> _Brief_
Lines with "marking" in the records below: say how many there are, and add nothing.

> _Raw data_
------------------------------------
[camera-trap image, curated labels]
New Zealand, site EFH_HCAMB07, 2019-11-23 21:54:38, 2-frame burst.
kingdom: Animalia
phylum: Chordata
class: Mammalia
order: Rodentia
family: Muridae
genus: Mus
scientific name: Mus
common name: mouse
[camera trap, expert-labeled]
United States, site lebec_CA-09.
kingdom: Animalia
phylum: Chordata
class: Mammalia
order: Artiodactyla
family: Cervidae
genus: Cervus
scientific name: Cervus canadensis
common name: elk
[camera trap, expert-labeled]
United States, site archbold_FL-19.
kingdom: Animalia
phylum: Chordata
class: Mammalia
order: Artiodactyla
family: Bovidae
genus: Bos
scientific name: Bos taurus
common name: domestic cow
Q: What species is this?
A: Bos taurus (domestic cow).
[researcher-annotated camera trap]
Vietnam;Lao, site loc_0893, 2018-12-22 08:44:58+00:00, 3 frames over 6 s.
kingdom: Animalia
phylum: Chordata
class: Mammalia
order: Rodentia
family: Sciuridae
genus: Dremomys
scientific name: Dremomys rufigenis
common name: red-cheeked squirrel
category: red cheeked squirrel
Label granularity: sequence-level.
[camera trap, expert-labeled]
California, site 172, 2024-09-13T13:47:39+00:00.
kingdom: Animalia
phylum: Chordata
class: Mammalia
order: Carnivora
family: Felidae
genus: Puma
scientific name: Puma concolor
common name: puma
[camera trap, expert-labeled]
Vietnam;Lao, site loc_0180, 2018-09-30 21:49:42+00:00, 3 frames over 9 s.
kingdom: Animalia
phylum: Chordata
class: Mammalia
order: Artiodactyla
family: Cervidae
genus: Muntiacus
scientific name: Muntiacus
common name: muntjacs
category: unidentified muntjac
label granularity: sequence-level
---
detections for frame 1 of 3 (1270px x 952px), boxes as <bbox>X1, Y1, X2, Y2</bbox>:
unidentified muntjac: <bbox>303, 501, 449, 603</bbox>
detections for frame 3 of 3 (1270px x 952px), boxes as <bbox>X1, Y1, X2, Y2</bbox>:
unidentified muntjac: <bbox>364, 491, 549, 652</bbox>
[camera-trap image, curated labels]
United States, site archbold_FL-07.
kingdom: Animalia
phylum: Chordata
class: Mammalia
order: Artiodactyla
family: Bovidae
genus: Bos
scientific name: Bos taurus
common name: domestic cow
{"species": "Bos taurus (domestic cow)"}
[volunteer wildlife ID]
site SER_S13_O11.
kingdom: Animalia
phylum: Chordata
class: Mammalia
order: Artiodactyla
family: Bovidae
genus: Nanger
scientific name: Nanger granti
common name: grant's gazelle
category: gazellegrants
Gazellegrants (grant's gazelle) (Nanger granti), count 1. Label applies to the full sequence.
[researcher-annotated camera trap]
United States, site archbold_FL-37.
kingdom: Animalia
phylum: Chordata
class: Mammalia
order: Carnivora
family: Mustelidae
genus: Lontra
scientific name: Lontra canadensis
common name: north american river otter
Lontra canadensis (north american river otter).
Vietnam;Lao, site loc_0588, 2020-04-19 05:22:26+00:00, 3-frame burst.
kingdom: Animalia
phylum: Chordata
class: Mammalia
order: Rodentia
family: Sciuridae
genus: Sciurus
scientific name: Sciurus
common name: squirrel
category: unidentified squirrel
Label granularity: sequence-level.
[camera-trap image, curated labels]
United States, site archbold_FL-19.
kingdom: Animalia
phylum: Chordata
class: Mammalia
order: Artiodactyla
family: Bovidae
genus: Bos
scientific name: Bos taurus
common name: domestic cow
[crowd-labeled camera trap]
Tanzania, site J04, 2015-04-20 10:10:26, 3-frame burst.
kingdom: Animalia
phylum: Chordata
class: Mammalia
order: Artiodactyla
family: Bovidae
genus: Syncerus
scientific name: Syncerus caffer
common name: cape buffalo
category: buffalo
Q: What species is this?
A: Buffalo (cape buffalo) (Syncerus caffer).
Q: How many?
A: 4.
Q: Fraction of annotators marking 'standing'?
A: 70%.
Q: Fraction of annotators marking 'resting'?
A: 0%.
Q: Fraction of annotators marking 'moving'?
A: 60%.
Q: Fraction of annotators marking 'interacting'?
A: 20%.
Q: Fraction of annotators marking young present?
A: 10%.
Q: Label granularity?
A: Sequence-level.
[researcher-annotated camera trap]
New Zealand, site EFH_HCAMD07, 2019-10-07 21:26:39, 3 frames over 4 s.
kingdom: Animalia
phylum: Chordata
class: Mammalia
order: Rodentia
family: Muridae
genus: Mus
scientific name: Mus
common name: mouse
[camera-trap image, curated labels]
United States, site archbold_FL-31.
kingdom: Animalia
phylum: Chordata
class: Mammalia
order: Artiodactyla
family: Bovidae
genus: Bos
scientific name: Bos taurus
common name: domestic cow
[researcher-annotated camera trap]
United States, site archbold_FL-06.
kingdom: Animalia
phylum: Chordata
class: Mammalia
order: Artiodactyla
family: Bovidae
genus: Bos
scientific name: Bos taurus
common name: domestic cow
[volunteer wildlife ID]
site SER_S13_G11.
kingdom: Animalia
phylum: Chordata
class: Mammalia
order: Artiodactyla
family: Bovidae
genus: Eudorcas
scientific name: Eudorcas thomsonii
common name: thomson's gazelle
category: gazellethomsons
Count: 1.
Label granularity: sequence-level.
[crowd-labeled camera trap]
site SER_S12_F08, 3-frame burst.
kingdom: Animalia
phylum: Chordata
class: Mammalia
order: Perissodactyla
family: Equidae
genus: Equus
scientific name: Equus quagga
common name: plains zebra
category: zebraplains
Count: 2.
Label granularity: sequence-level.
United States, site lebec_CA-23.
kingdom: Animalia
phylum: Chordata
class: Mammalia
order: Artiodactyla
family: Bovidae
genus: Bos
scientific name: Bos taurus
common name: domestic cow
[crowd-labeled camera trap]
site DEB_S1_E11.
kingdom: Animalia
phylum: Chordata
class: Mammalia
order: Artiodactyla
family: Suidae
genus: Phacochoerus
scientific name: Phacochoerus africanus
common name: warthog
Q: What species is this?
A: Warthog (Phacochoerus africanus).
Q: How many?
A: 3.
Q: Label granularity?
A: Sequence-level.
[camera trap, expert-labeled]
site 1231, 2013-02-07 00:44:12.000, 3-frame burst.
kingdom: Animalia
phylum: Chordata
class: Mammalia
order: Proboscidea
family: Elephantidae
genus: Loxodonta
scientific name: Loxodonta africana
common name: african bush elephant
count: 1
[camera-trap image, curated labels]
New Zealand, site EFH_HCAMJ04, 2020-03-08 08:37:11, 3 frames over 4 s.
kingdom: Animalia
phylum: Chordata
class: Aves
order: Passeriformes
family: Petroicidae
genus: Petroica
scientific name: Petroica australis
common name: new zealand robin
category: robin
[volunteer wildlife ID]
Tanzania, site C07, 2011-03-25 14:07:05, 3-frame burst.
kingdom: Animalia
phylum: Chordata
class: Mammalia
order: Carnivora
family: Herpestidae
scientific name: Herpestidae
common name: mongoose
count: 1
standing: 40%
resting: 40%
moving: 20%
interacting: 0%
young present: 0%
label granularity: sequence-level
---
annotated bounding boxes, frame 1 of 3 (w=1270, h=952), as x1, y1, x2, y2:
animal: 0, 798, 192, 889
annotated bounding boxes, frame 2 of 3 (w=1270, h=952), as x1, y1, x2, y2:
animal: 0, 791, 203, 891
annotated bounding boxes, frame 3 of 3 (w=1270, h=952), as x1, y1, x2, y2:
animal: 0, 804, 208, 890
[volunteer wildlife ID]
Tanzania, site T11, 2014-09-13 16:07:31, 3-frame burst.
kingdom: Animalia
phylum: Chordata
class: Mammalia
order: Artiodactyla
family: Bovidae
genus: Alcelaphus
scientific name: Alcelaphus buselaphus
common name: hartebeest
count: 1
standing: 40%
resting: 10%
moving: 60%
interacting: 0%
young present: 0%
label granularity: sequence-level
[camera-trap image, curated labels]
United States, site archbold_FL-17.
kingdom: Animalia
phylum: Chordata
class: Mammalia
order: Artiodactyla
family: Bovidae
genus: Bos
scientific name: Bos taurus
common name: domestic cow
------------------------------------
> _The answer_
5